* START Input records *
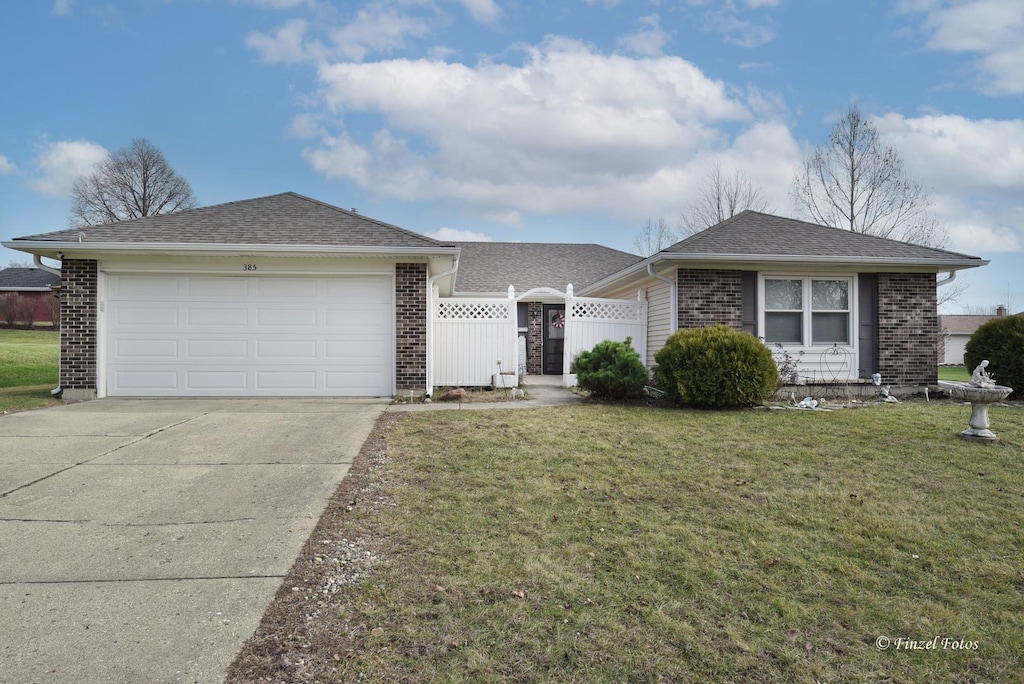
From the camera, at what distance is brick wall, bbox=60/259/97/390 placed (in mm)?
* END Input records *
* START Input records *
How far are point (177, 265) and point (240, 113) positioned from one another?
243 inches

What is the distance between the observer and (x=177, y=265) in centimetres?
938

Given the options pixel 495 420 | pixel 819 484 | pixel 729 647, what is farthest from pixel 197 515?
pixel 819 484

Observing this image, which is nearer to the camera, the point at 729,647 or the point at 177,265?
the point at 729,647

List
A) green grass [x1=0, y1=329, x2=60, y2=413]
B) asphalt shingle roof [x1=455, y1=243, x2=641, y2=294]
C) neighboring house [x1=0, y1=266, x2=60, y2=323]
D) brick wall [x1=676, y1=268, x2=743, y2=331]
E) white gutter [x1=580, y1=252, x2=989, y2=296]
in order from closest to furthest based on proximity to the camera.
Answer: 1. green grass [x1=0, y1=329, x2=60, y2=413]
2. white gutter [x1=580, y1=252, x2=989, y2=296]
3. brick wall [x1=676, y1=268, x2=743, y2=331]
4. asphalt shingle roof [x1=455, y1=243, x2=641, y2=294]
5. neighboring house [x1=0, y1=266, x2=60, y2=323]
* END Input records *
*Problem description*
Identify each line in the data above that contains the word "white", and copy those lines out in full.

*Response*
E) white gutter [x1=580, y1=252, x2=989, y2=296]
2. white gutter [x1=580, y1=252, x2=989, y2=296]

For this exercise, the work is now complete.